Because a huge proportion of the time there's nothing useful that you can actually do when you catch an exception, other than print the stack trace and exit. And because people are forced to catch the exception instead of letting it bubble up and stop the program, half the time they just swallow it and ignore it, which is even worse.
try {
// do stuff
} catch (TheCheckedException ex) {
// ignore it
}
then the code continues even though it could be in a bad state if an exception did occur.
It's a much better solution to let it propagate up the call stack until it can be dealt with appropriately (e.g. by ending the application, giving a 503 error on a web page request, etc.) Unchecked exceptions will propagate up the call stack by default if you don't do anything, making it harder for people to write bad exception handling code.
I like checked exceptions because you can't not deal with the error condition. Swallowed exceptions is a code smell that any half-decent developer will notice, whereas failing to check for some return value is much more subtle. Java allows you to have both, since you can design your exceptions as unchecked, or rethrow a checked exception wrapped in a runtime exception.

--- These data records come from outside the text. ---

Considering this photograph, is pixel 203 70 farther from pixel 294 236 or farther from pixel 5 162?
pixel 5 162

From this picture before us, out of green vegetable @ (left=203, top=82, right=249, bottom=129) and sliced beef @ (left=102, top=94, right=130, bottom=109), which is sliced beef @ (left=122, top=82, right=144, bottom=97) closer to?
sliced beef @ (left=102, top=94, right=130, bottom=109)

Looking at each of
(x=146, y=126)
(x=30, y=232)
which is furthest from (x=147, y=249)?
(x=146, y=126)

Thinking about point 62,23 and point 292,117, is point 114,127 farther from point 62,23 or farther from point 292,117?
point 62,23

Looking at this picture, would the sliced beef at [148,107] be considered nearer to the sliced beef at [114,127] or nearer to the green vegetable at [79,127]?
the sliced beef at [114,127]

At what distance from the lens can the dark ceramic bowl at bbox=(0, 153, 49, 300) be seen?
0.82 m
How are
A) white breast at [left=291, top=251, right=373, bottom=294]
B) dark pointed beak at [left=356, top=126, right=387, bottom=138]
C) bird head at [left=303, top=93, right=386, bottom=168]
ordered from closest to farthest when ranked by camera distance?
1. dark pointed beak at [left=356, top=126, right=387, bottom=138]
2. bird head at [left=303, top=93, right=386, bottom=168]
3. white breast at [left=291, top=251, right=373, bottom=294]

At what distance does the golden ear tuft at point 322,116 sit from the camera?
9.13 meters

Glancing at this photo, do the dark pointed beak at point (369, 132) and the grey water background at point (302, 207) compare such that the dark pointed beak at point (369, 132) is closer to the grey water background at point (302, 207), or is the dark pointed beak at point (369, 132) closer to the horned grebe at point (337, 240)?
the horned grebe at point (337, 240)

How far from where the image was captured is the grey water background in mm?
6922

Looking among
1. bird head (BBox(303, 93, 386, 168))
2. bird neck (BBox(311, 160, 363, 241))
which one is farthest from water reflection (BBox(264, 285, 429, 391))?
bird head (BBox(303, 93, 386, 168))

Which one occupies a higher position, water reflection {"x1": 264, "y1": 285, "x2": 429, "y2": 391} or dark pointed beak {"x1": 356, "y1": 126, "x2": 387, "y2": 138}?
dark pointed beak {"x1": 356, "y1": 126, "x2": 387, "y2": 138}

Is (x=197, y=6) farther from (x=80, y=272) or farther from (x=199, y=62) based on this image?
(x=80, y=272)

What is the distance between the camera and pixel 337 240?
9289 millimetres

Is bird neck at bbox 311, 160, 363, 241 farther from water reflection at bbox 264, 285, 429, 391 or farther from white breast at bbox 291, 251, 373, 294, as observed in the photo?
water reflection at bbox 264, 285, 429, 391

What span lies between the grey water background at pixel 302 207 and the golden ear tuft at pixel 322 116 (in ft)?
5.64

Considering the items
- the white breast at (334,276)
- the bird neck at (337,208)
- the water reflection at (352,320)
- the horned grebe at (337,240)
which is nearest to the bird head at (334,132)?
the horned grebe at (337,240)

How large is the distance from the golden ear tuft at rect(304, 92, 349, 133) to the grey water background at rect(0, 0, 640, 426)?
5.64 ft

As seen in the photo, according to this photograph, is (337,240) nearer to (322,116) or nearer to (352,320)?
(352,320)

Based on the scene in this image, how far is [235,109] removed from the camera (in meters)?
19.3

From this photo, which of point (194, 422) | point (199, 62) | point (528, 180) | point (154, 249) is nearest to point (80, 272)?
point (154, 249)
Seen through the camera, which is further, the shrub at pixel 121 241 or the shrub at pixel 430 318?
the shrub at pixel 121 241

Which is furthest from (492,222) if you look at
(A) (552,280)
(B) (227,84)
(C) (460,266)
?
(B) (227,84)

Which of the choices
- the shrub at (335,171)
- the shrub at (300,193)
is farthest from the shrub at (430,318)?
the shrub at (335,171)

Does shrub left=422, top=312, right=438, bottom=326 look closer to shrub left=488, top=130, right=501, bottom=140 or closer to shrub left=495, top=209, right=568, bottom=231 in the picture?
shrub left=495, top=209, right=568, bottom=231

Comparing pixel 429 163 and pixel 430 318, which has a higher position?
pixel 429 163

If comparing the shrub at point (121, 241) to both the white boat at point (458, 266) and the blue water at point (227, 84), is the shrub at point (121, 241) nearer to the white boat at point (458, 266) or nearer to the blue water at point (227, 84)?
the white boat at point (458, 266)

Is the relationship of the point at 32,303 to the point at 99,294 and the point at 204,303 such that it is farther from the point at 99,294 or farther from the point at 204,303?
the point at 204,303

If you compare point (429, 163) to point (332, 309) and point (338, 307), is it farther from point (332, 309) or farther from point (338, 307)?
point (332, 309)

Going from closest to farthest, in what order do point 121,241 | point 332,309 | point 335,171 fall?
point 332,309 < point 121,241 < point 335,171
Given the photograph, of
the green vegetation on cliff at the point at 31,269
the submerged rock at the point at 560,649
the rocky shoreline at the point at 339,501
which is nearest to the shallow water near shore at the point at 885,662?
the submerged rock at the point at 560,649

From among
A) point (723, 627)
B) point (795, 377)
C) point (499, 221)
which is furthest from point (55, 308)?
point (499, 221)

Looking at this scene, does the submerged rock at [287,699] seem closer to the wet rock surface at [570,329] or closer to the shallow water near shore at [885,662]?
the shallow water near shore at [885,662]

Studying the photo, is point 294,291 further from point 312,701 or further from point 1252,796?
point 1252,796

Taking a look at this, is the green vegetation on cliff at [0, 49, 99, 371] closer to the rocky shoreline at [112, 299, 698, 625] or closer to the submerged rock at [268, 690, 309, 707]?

Yes, this! The most irritating debugging I've had to do in Java code is when someone catches an exception, but fails to handle it effectively, resulting in another exception being thrown later. If you don't know how to handle it effectively, just add the 'throws' clause. It's less typing than try/catch, so I don't understand why people choose to make extra work for themselves and for me.
I see a lot of comments here that seem to assume catching the exception is the only option.
Exactly. In Eclipse it's so ridiculously easy to make the method pass it on by adding the throw to your method. I find checked exceptions really useful every day :)
They tend to force you to handle an exception at the wrong level. If you handle them correctly you still have to catch and wrap them at a low-level to not leak an implementation detail in methods signatures. IDE tend to be overly specific on the type of exceptions a method can rise when autofixing methods decls.
In the end you write boilerplate and fight the IDE.